20

 

 

Le Poulpe ouvrit la porte du cagibi, l’Astra au poing. Le gorille avait retrouvé ses esprits, il était accroupi et s’escrimait sur ses liens. À en juger par la nécropole de cafards qui gisait à ses pieds, il n’avait pas eu le temps de s’ennuyer pendant ses vingt minutes de captivité. Le Poulpe arracha le sparadrap et lui ôta le collant de la bouche.

- Ça va te coûter cher, cette petite plaisanterie, mon pote, lança Génessier.

- Il rentre quand, ton patron ?

- ‘ça peut te foutre…

Le Poulpe braqua l’Astra sous le nez du gorille.

 

- Quand ?

- Pas… pas avant deux ou trois jours.

- Où il est ?

- Je sais pas, je…

Le canon de l’Astra s’énerva sur le menton de Génessier.

- Où ?

- À Deauville, je crois. Me demandez pas ce qu’il fout là-bas, j’en sais rien.

- Depuis quand il est parti ?

- Dim… Euh, samedi matin.

- Tout seul ou avec sa femme ?

- Il est divorcé.

- Comment on ouvre la porte, à l’entresol ?

- C’est lui qui a la clef… Lui seul.

- Qu’y a-t-il dans cette pièce ?

- J’en sais rien, j’y ai jamais mis les pieds.

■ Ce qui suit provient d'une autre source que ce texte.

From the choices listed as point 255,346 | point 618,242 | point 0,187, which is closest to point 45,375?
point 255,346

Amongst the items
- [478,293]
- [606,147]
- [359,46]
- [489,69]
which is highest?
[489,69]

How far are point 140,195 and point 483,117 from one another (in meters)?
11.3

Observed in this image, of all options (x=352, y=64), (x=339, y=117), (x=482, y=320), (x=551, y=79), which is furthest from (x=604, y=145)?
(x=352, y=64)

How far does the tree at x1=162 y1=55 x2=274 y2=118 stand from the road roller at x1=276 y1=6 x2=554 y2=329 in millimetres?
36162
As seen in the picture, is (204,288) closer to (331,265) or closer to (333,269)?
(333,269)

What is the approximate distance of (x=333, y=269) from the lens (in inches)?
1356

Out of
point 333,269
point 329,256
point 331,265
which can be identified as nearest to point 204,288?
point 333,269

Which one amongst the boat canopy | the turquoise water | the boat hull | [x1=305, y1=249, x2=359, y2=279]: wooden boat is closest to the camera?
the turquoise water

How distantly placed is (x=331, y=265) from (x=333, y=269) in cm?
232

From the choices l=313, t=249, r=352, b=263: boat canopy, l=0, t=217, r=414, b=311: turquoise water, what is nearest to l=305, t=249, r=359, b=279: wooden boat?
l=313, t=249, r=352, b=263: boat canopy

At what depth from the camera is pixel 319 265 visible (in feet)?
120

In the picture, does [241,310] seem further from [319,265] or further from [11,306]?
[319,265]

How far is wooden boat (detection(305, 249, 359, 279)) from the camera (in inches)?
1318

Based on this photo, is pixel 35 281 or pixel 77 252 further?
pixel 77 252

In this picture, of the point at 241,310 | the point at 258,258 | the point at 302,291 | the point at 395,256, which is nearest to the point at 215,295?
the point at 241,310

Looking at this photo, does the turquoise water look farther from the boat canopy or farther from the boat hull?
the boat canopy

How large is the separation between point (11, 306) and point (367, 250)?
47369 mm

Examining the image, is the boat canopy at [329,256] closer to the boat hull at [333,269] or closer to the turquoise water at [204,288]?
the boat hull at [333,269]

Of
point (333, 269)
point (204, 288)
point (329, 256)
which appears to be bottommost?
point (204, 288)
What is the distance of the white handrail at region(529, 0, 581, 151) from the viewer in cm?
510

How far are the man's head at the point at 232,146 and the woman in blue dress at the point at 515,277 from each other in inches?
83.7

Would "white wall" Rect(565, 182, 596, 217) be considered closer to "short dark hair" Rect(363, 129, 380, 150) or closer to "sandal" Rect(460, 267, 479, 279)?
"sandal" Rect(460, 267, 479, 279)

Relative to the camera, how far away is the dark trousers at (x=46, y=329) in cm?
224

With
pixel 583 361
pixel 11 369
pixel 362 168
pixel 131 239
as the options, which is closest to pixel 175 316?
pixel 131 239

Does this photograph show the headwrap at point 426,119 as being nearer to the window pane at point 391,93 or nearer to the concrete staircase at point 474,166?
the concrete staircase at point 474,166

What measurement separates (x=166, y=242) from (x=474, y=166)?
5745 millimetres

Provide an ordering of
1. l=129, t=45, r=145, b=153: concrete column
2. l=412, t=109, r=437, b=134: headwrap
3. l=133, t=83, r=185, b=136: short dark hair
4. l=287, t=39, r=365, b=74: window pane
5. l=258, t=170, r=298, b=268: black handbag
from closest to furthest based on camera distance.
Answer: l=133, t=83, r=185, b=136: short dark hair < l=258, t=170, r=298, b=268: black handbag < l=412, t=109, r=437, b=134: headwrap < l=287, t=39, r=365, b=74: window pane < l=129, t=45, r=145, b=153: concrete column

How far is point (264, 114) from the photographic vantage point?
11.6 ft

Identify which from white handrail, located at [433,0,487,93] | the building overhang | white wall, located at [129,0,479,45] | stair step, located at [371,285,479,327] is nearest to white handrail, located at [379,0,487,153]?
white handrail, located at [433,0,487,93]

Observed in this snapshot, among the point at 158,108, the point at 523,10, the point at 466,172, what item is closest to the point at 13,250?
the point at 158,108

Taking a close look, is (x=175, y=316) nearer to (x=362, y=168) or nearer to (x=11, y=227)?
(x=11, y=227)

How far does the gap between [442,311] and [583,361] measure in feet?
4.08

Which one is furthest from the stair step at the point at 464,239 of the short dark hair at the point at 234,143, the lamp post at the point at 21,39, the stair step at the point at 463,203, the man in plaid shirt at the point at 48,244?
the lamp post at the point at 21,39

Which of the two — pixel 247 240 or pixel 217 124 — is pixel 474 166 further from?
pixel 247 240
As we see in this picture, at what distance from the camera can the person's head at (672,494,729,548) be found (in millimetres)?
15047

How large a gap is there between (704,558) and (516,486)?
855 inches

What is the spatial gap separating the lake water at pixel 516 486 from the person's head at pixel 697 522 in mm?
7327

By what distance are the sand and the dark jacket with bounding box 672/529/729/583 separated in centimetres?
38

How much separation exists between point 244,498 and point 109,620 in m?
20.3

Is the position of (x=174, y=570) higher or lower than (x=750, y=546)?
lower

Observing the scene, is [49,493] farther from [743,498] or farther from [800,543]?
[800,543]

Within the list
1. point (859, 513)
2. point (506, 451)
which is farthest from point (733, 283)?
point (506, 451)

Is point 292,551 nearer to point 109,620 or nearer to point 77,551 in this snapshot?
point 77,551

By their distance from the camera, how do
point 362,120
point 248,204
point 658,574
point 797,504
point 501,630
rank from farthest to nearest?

- Il y a longtemps que tu bosses pour le peintre ?

- Trois ans.

- Tu bosses ici depuis trois ans et t’as jamais mis les pieds dans cette pièce, tu te fous de ma gueule, ho !

- Je… je suis là que quand il s’absente. Je m’en fous, moi, de cette pièce. Il fait ce qu’il veut.

- Dis-moi, tu connais le mot de passe du Mac ?

- Je sais pas me servir de ces machins-là ! Il s’en sert jamais, le patron.

- Hum… T’as entendu les coups de feu l’autre soir ?

- Les coups de feu du meurtre ? Non.

- Pourtant t’étais aux premières loges. T’es pas très vigilant pour un vigile.

- J’aurais eu du mal à entendre, j’étais pas là, laissa échapper le gorille.

- Je croyais que Rosciolli était parti samedi matin ?

- Oui, et alors ?

- Et alors, qui gardait la baraque samedi soir ?

- Ça, j’en sais rien. Moi, je suis arrivé dimanche matin.

- Si j’ai bien compris, tu sors pas d’ici avant le retour du patron ? T’as de quoi bouffer, et tout ?

Le gorille hocha la tête.

- Il doit te téléphoner d’ici là, ton patron ?

- Il passe un coup de fil tous les soirs.

- Et ton chien, il est pas avec toi ?

- Il… il est mort le mois dernier, fit Génessier d’un air accablé. D’un cancer.

- Comment elle s’appelle, ta femme ?

- Martine. Pourquoi vous me demandez ça ?

Le Poulpe exhiba le portefeuille du gardien et en sortit la photo d’une jeune femme tenant un chiot dans ses bras. Un berger allemand d’à peine un mois.

- Et le gentil toutou, comment il s’appelle ?

- Grognard.

- Si tu la fermes, il n’arrivera rien à Grognard.

Le gorille piqua une suée.

- Qu’est-ce que vous avez fait de mon chien ?

- Ta Martine, elle serait un peu furax si elle savait qu’elle passe après ton clebs. D’ici là, je garde aussi tes papiers.

- Quoi, d’ici là ?

- D’ici ma prochaine visite, dans pas longtemps. Je laisse la porte ouverte, ajouta le Poulpe en sortant. Fais pas le con, pense à ton clébard.

Quand il repassa tranquillement le seuil de la maison Rosciolli, peu après, les deux cloqués avaient regagné leur poste, et la police urbaine avait dégagé le carrefour.

- Pas trop de bobo, l’accident ? interrogea-t-il en pianotant sur sa sacoche de gazier. J’ai vu ça en arrivant, il avait l’air mal, le gars.

- Juste un peu sonné, répondit le gros flic, apparemment pas surpris de le voir sortir de chez Rosciolli.

Le Poulpe coupa court à la conversation et tourna dans la rue des Coudriers. Il réalisa alors qu’il avait complètement oublié de jeter un œil à la cave. Du publiphone du métro, il fit le numéro de Génessier. Occupé. La fille avait marché à fond ; plus c’est gros, et mieux ça passe. Le gorille devait vraiment commencer à se faire du mauvais sang dans sa tanière. Ensuite il laissa un message sur le répondeur d’Adèle et fila directement rue de Pali-Kao.